▶ **Problems to solve**:
A. Copy the passage about the Burma noise-protest leaflets word for word, from "Leaflets obtained by" up to and including "Burma’s ruling elite.".
B. Go on with the passage about the Burma noise-protest leaflets, starting after its last sentence.

---------- Reading passage

Leaflets obtained by The Irrawaddy call on households to create a din on the evenings of September 11, 12 and 13 by banging pots, pans and other metal items. The action will have a mystical as well as a political purpose—“The time has now come to drive away evil from your homes by creating a din by beating any products made with tin, metal and steel,” the pamphlet says.

The noisy demonstrations should be timed for 7:02 p.m., 8:01 p.m. and 9 p.m., the pamphlet directs. The digits of the three separate times add up to nine, a number given mystic importance by Burma’s ruling elite.

Among the bad influences to be dispersed by the noise campaign, says the pamphlet, are: “natural disasters [flooding throughout the country], economic decline, arbitrary detentions, the greedy ruling government oppressing their people, the people in helpless situation, disunity among the people due to the evil spirits, thugs beating good citizens, scarcity of food and needy materials among Buddhist monks, other religious people being oppressed and the evils living at Naypyidaw."

--------------------
---------- Stored data

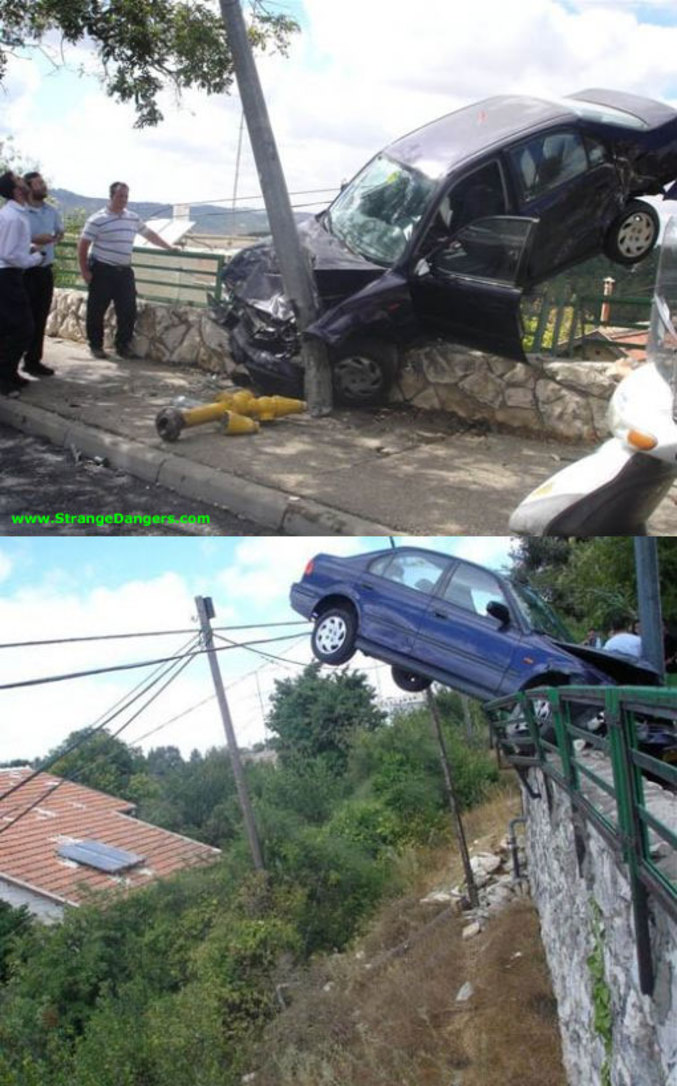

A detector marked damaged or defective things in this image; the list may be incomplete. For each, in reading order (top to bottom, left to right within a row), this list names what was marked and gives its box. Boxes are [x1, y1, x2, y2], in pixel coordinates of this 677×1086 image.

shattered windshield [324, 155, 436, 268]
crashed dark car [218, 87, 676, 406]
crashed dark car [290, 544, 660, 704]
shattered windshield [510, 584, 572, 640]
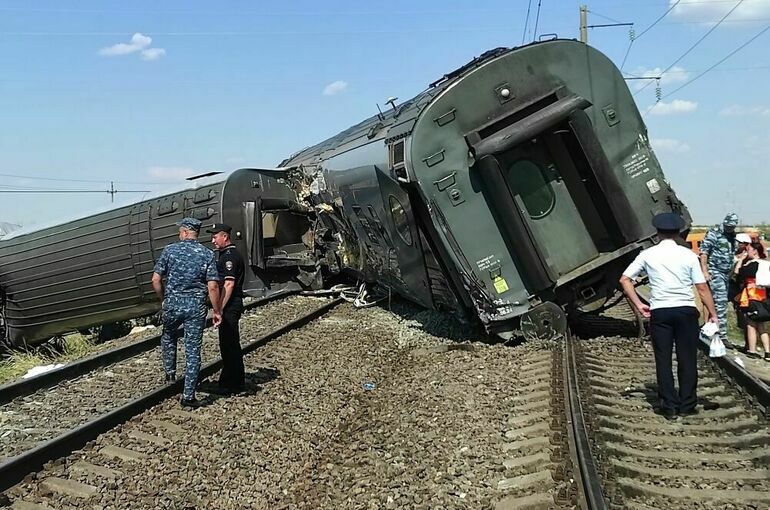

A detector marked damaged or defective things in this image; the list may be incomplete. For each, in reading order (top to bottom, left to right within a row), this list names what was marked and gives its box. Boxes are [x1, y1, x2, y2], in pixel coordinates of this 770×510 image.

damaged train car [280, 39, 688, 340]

--------------------
---------- Stored data

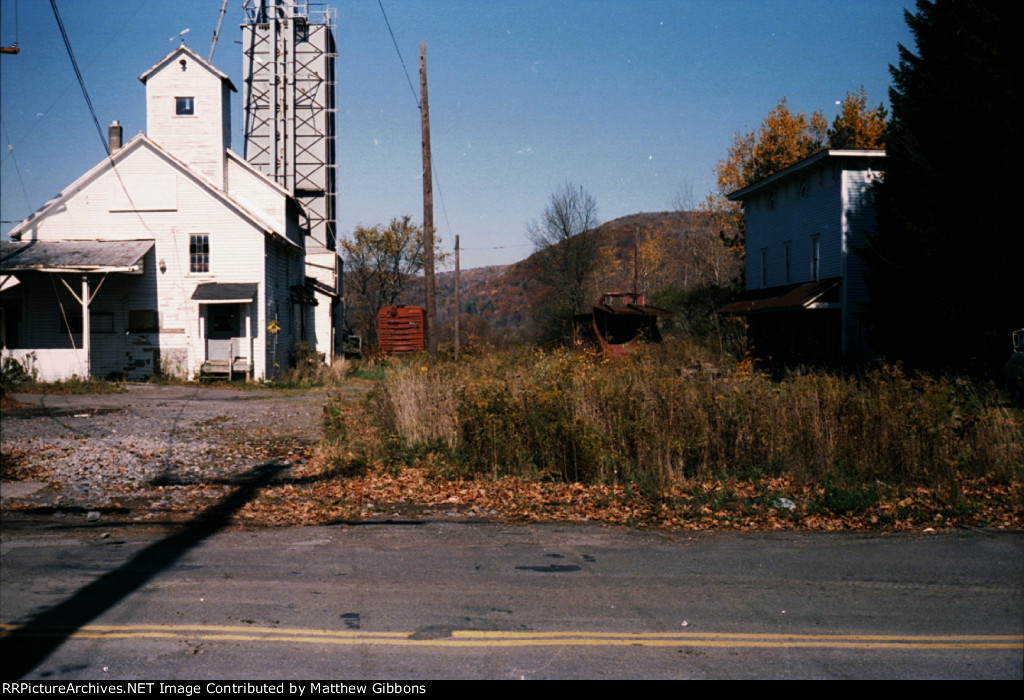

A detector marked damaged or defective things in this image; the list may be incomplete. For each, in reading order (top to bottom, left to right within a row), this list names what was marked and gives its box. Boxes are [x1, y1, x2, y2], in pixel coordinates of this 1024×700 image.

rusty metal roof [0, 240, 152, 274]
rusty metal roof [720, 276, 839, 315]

--------------------
---------- Stored data

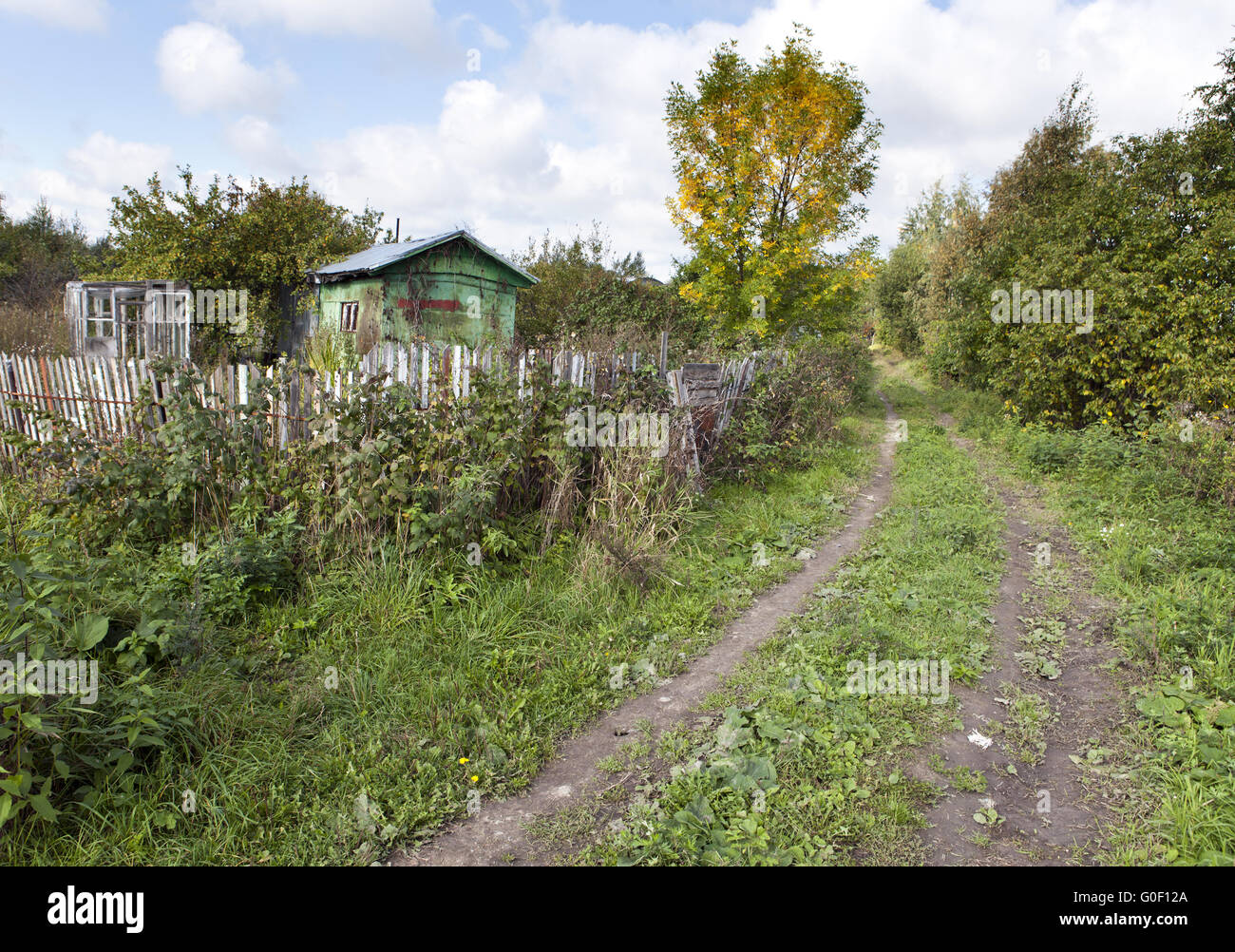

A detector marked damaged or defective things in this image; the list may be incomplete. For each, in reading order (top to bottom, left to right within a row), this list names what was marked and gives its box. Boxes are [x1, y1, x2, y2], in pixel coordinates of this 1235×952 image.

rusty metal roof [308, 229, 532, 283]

--------------------

▶ **Expected results**:
A.
Leaflets obtained by The Irrawaddy call on households to create a din on the evenings of September 11, 12 and 13 by banging pots, pans and other metal items. The action will have a mystical as well as a political purpose—“The time has now come to drive away evil from your homes by creating a din by beating any products made with tin, metal and steel,” the pamphlet says.

The noisy demonstrations should be timed for 7:02 p.m., 8:01 p.m. and 9 p.m., the pamphlet directs. The digits of the three separate times add up to nine, a number given mystic importance by Burma’s ruling elite.

B.
The campaign is thought likely to attract a lot of support because of its anonymous, after-dark nature, but also on account of its astrological context. Sources told The Irrawaddy that the “pots and pans appeal” was being distributed by mobile phone, email and internet Web sites.

Astrology and superstition are part of everyday life in Burma, where the prophesies of fortune-tellers are followed by virtually every family—particularly by military leader Snr-Gen Than Shwe and his wife Kyaing Kyaing. One of their favorite "advisers" is E Thi— also known as ET—a woman with a speech impediment that only her sister can interpret.

The activity of banging pots and pans occurred when former president Sein Liwn—who became known as the ''Butcher of Rangoon'' for his order to open fire on democracy demonstrators—was resigned in August 1988.